■ Problem details ■
Could you set down exactly the lines of the data below, starting at the one that holds "tipps overwatch" and ending at the one that holds "popular acrylic crystal", both included, and only those?

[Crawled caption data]
-- Opening Marker --

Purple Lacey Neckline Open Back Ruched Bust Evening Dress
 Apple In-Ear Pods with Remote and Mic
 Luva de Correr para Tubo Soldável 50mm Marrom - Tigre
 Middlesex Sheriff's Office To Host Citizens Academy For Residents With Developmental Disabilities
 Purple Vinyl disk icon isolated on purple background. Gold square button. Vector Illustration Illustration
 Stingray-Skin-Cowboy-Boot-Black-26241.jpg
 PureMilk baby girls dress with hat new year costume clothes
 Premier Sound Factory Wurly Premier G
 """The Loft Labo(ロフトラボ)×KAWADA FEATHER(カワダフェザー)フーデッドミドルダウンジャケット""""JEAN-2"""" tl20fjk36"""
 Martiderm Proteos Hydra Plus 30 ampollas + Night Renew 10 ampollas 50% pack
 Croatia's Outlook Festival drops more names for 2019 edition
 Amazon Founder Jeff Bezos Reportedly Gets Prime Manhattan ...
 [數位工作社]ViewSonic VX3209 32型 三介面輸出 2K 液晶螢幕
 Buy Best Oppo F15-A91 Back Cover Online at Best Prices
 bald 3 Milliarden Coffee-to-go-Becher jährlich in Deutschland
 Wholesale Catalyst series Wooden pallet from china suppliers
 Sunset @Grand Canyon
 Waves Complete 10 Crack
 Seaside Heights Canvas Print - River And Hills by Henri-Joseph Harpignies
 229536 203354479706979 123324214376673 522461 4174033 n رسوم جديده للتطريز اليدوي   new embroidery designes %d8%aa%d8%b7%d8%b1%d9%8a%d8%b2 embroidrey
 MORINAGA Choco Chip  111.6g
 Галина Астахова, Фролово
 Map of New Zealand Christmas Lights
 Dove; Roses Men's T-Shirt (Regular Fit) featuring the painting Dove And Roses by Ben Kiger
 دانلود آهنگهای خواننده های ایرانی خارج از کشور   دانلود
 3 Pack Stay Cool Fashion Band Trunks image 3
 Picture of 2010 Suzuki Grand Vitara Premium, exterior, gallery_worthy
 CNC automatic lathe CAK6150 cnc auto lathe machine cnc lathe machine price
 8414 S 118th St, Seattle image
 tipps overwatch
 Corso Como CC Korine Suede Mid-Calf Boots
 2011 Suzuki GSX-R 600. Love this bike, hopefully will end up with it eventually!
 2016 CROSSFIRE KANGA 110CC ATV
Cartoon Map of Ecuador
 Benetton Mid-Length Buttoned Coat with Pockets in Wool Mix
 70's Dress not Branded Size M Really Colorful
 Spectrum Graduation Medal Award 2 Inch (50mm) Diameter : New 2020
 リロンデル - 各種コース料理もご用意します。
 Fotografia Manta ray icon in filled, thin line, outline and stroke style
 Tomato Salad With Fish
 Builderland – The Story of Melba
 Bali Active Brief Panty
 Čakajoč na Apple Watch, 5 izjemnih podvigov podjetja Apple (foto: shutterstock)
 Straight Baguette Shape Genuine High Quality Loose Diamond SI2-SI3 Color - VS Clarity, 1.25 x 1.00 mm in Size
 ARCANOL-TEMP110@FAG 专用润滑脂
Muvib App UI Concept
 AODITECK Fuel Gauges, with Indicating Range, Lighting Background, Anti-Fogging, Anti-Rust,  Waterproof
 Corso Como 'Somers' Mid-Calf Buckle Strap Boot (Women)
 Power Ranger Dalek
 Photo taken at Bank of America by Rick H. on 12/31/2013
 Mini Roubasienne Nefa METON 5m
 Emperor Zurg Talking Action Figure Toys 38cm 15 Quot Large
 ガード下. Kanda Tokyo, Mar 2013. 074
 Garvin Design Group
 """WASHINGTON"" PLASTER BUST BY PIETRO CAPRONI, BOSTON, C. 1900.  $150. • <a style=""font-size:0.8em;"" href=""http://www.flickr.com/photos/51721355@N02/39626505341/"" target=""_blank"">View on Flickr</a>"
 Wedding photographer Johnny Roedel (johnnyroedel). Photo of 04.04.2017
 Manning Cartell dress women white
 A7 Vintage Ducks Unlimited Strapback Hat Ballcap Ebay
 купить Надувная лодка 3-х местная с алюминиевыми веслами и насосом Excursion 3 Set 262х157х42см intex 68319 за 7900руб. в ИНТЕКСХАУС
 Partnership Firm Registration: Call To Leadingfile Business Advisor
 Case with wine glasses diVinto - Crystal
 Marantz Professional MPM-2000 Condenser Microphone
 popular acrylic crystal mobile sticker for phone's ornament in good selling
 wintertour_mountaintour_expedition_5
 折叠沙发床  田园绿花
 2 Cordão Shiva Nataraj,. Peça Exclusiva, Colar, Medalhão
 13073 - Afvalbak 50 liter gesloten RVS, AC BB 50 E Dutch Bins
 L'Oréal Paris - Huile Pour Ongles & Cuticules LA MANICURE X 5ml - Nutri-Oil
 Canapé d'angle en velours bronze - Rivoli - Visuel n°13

-- Closing Marker --

■ Exercise solution ■
 tipps overwatch
 Corso Como CC Korine Suede Mid-Calf Boots
 2011 Suzuki GSX-R 600. Love this bike, hopefully will end up with it eventually!
 2016 CROSSFIRE KANGA 110CC ATV
Cartoon Map of Ecuador
 Benetton Mid-Length Buttoned Coat with Pockets in Wool Mix
 70's Dress not Branded Size M Really Colorful
 Spectrum Graduation Medal Award 2 Inch (50mm) Diameter : New 2020
 リロンデル - 各種コース料理もご用意します。
 Fotografia Manta ray icon in filled, thin line, outline and stroke style
 Tomato Salad With Fish
 Builderland – The Story of Melba
 Bali Active Brief Panty
 Čakajoč na Apple Watch, 5 izjemnih podvigov podjetja Apple (foto: shutterstock)
 Straight Baguette Shape Genuine High Quality Loose Diamond SI2-SI3 Color - VS Clarity, 1.25 x 1.00 mm in Size
 ARCANOL-TEMP110@FAG 专用润滑脂
Muvib App UI Concept
 AODITECK Fuel Gauges, with Indicating Range, Lighting Background, Anti-Fogging, Anti-Rust,  Waterproof
 Corso Como 'Somers' Mid-Calf Buckle Strap Boot (Women)
 Power Ranger Dalek
 Photo taken at Bank of America by Rick H. on 12/31/2013
 Mini Roubasienne Nefa METON 5m
 Emperor Zurg Talking Action Figure Toys 38cm 15 Quot Large
 ガード下. Kanda Tokyo, Mar 2013. 074
 Garvin Design Group
 """WASHINGTON"" PLASTER BUST BY PIETRO CAPRONI, BOSTON, C. 1900.  $150. • <a style=""font-size:0.8em;"" href=""http://www.flickr.com/photos/51721355@N02/39626505341/"" target=""_blank"">View on Flickr</a>"
 Wedding photographer Johnny Roedel (johnnyroedel). Photo of 04.04.2017
 Manning Cartell dress women white
 A7 Vintage Ducks Unlimited Strapback Hat Ballcap Ebay
 купить Надувная лодка 3-х местная с алюминиевыми веслами и насосом Excursion 3 Set 262х157х42см intex 68319 за 7900руб. в ИНТЕКСХАУС
 Partnership Firm Registration: Call To Leadingfile Business Advisor
 Case with wine glasses diVinto - Crystal
 Marantz Professional MPM-2000 Condenser Microphone
 popular acrylic crystal mobile sticker for phone's ornament in good selling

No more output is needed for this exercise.